The Communist Party of China was established in 1921. It was founded on Marxist-Leninist principles. These include the idea that the state should control the means of production (the materials, tools, machinery, etc. that are used to make goods). Over time, China has become more open to capitalism. Most businesses are state-owned. But now the state does allow some carefully chosen, privately owned businesses as well.
“All party comrades should take their faith in Marxism and socialism with Chinese characteristics as their life’s purposes,” Xi said to medal winners. How different from God’s plan for our lives! Micah 6:8 asks, “and what does the Lord require of you but to do justice, and to love kindness, and to walk humbly with your God?”
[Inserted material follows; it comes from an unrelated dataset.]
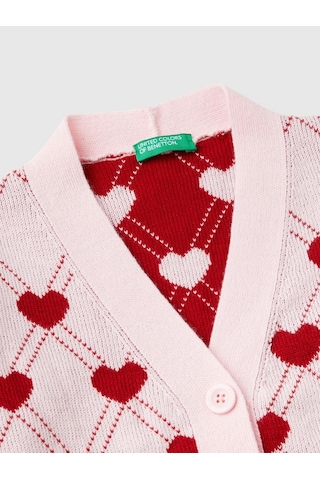 Benetton Kız Çocuk Hırka 1070q601k Çok Renkli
Xi also warned that anyone who tries to bully China “will face broken heads and bloodshed.” That seemed to be a jab at the United States and others that have criticized China’s trade and technology policies, military expansion, and human rights record. Xi talked about the country’s rise to power over the past four decades. China became the world’s second largest economy. It placed a space station into orbit. And the country expanded its economic and political influence throughout the world.
But Xi didn’t mention the famine of the Great Leap Forward beginning in the late 1950s and the violent class warfare of the 1966-76 Cultural Revolution. Nor did he recall the bloody 1989 crackdown on pro-democracy protesters at Tiananmen Square. Communist rule caused all these tragedies.
Western democracies accuse the Communist Party of abusing its power. Abuses include detaining more than a million Uyghurs and other minorities—including Christians. The party imprisons or intimidates into silence opponents from Tibet to Hong Kong. China threatens to invade Taiwan.
The party faces no serious challenges to its rule, but it’s difficult to gauge the public’s level of support. Few would dare criticize it because of fear of arrest.